Mısır'da kadınların kafasına keskin nişancılar ateş ettiğinde, baltacılar kadınları doğradığında neden sessiz kalıyorsunuz? Neden sadece 'haca ve umreye gitme hakkımız elimizden alınmasın' diye Suudi Arabistan'ın Sisi'ye gönderdiği paralara karşı çıkmıyorsunuz? Son olarak şunu söylüyorum. Bütün arkadaşlarınızı arayın, haber verin gelsinler, namazdan sonra yürüyüş yapacağız. Allah hepimizden razı olsun, bu akşam Saraçhane Parkı'nda 'Kardeşlik Parkı' kurulacak. Hepinizi oraya devam ediyoruz. Duruma göre katliam devam ederse de nöbet halinde olacağız. Hatta Mısır'ın İstanbul Başkonsolosluğu'nun önünde toplanıp, sizleri de davet edeceğiz. Sizleri davet ettiğimizde hepinizi kısa sürelerde buralarda görmek isteriz."
Yazar Abdurrahman Dilipak da bir insana yapılan haksızlığın, bütün bir topluma yöneltilmiş tehdit olduğuna dikkati çekerek, "Mısır'da yaşananlar sadece Mısır halkını telaşlandıran felaket değil, aynı zamanda bütün İslam ümmetine yöneltilmiş bir tehdittir. Bu nedenle burada Mısır için değil, kendi geleceğimiz için toplandık" ifadelerini kullandı.
Açıklamaların ardından Fatih Camisi'nde öğle namazı kılan grup, Saraçhane Parkı'na yürüdü.

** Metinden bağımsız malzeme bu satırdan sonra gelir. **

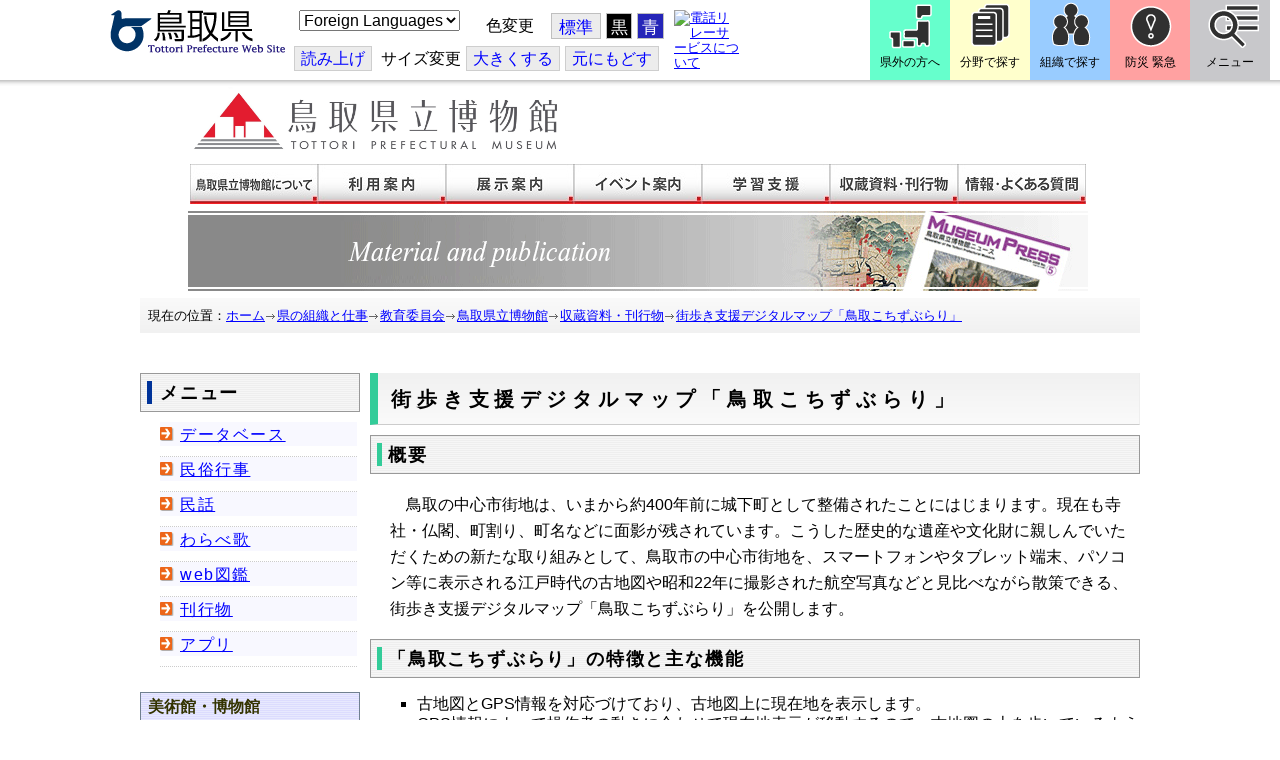

--- FILE ---
content_type: text/css
request_url: https://www.pref.tottori.lg.jp/css/Browser/Item/545285_8@d.css
body_size: 295
content:


/*** for PC Browser ***/
@media (min-width:401px)
{
img.sample:hover {
position : relative;
top : 0.3pt;
left : 0.3pt;
}
}


/*** for Smart Phone ***/
@media (max-width:400px)
{
.museum_glnv
{
    display: flex;
    flex-wrap: wrap;
    width: 100%;
    margin: 0 0 10px;
}

.museum_glnv a
{
    display: block;
        width: 50%;
        margin: 0;
        padding: 0;
}

.museum_glnv img
{
    width: 100%;
}
}


--- FILE ---
content_type: text/css
request_url: https://www.pref.tottori.lg.jp/css/Browser_C/LinkList_torinet_blue/module@d.css
body_size: 3888
content:


/*** for PC Browser ***/
@media (min-width:401px)
{
.BrowserLinkList_torinet_blue
{
  /*	background-color: #FFFFFF; */
  padding: 0px;
  margin: 5px 0 0 0;
}


.BrowserLinkList_torinet_blue .waku
{
text-align: left;
 margin: 0px;
 margin-bottom:10px;
 padding: 0px;
}

.BrowserLinkList_torinet_blue .h3frame
{
  padding:7px 2px 7px 6px;
  background-image:url(ac13.gif);
  border: 1px solid #999999;
}

.BrowserLinkList_torinet_blue .HeaderTxt
{
/*h3タイトル*/
  text-align: left;
  font-weight: bold;
  font-size: large;
  color:black;
  padding: 2px 0px 0px 8px;
  margin:0px;
  letter-spacing: 0.1em;
  border-left-width: 5px;
  border-left-style: solid;
  border-left-color: #003399;
}

.BrowserLinkList_torinet_blue .h4list
{
  background-color: #f8f8ff;
  line-height:130%;
}

.BrowserLinkList_torinet_blue .RSS
/* RSSアイコン */
{
  float:right;
  margin:5px 3px 0px 0px;
}

.BrowserLinkList_torinet_blue .TitleBlock
/*タイトルブロック*/
{
  padding: 10px 3px 0px 0px;
  margin: 0px;
  margin-left:20px;
}

.BrowserLinkList_torinet_blue h4,
.BrowserLinkList_torinet_blue h3
{
  font-size: medium;
  background-image:url(topic.gif);
  background-repeat:no-repeat;
  margin:0px;
  padding:3px 2px 1px 20px;
    letter-spacing: 0.1em;
}

.BrowserLinkList_torinet_blue h3 a
{
  font-weight: 400;
}

.BrowserLinkList_torinet_blue .SubBox
/* サブボック：日付 */
{
  font-size: small;
  color: black;
  padding: 0px 2px 0px 3px;
  margin: 0px;
  margin-top:2px;
  float:right;
}

.BrowserLinkList_torinet_blue .Summary
/* 要約 */
{
  clear: both;
  font-size: 110%;
  text-align: left;
  color: black;
  padding: 5px 0px 5px 25px;
  margin: 0px;
  border-bottom-width: 1px;
  border-bottom-style: dotted;
  border-bottom-color: #CCCCCC;

}

.BrowserLinkList_torinet_blue .PageControl
/* ページ送り */
{
  font-size: small;
  text-align: right;
  padding: 0px;
}
}


/*** for Smart Phone ***/
@media (max-width:400px)
{
.BrowserLinkList_torinet_blue
{
  /*	background-color: #FFFFFF; */
  padding: 0px;
  margin: 5px 0 0 0;
width:100% !important;
}


.BrowserLinkList_torinet_blue .waku
{
text-align: left;
 margin: 0px;
 margin-bottom:10px;
 padding: 0px;
}

.BrowserLinkList_torinet_blue .h3frame
{
  padding:7px 2px 7px 6px;
  background-image:url(ac13.gif);
  border: 1px solid #999999;
}

.BrowserLinkList_torinet_blue .HeaderTxt
{
/*h3タイトル*/
  text-align: left;
  font-weight: bold;
  font-size: large;
  color:black;
  padding: 2px 0px 0px 8px;
  margin:0px;
  letter-spacing: 0.1em;
  border-left-width: 5px;
  border-left-style: solid;
  border-left-color: #003399;
}

.BrowserLinkList_torinet_blue .h4list
{
  background-color: #f8f8ff;
  line-height:130%;
}

.BrowserLinkList_torinet_blue .RSS
/* RSSアイコン */
{
  float:right;
  margin:5px 3px 0px 0px;
}

.BrowserLinkList_torinet_blue .TitleBlock
/*タイトルブロック*/
{
  padding: 10px 3px 0px 0px;
  margin: 0px;
  margin-left:5px;
}

.BrowserLinkList_torinet_blue h4,
.BrowserLinkList_torinet_blue h3
{
  font-size: medium;
  background-image:url(topic.gif);
  background-repeat:no-repeat;
  margin:0px;
  padding:3px 2px 1px 20px;
    letter-spacing: 0.1em;
}

.BrowserLinkList_torinet_blue h3 a
{
  font-weight: 400;
}

.BrowserLinkList_torinet_blue .SubBox
/* サブボック：日付 */
{
  font-size: small;
  color: black;
  padding: 0px 2px 0px 3px;
  margin: 0px;
  margin-top:2px;
  float:right;
}

.BrowserLinkList_torinet_blue .Summary
/* 要約 */
{
  clear: both;
  font-size: 110%;
  text-align: left;
  color: black;
  padding: 5px 0px 5px 25px;
  margin: 0px;
  border-bottom-width: 1px;
  border-bottom-style: dotted;
  border-bottom-color: #CCCCCC;

}

.BrowserLinkList_torinet_blue .PageControl
/* ページ送り */
{
  font-size: small;
  text-align: right;
  padding: 0px;
}
}


--- FILE ---
content_type: text/css
request_url: https://www.pref.tottori.lg.jp/js/normal.css
body_size: 345
content:

#display_controller{
  background-image:url('/js/controller_back_character.gif');
  background-position:left center;
  background-repeat: no-repeat;
}

#display_controller_hide{
 background-color:#f6f6f6;
 border-bottom:#999 1px solid;
 padding:1px 0px 1px 0;
 margin:0;
 width:100%;
 font-size:small;
 float:left;
}

#display_controller_hide{
  background-image:url('/js/controller_back_character.gif');
  background-position:left center;
  background-repeat: no-repeat;
  }


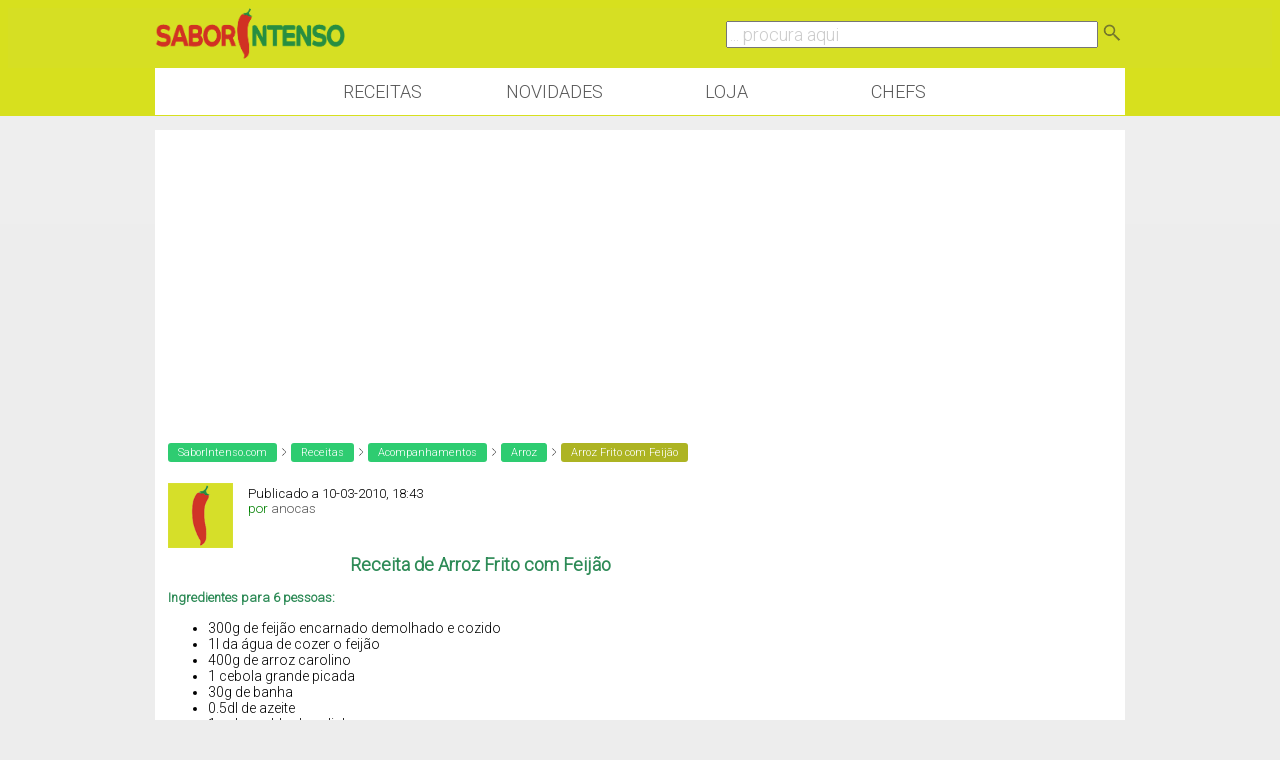

--- FILE ---
content_type: text/html; charset=utf-8
request_url: https://www.google.com/recaptcha/api2/aframe
body_size: 267
content:
<!DOCTYPE HTML><html><head><meta http-equiv="content-type" content="text/html; charset=UTF-8"></head><body><script nonce="nSFYhbRlKJchR7HL3T1hcA">/** Anti-fraud and anti-abuse applications only. See google.com/recaptcha */ try{var clients={'sodar':'https://pagead2.googlesyndication.com/pagead/sodar?'};window.addEventListener("message",function(a){try{if(a.source===window.parent){var b=JSON.parse(a.data);var c=clients[b['id']];if(c){var d=document.createElement('img');d.src=c+b['params']+'&rc='+(localStorage.getItem("rc::a")?sessionStorage.getItem("rc::b"):"");window.document.body.appendChild(d);sessionStorage.setItem("rc::e",parseInt(sessionStorage.getItem("rc::e")||0)+1);localStorage.setItem("rc::h",'1768733064916');}}}catch(b){}});window.parent.postMessage("_grecaptcha_ready", "*");}catch(b){}</script></body></html>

Sakarya'da, Erzurum'da Lalapaşa Camisi'nde öğle namazından sonra, Adıyaman'da Demokrasi Parkı'nda saat 17.00'de, Bursa'da Merinos Parkı'nda saat 15.00'te, Kahramanmaraş'ta Ulu Cami'de ikindi namazından sonra, Kayseri'de Cumhuriyet Meydanı'nda saat 14.00'te Mısır ordusunun saldırısına karşı gösteriler düzenlenecek.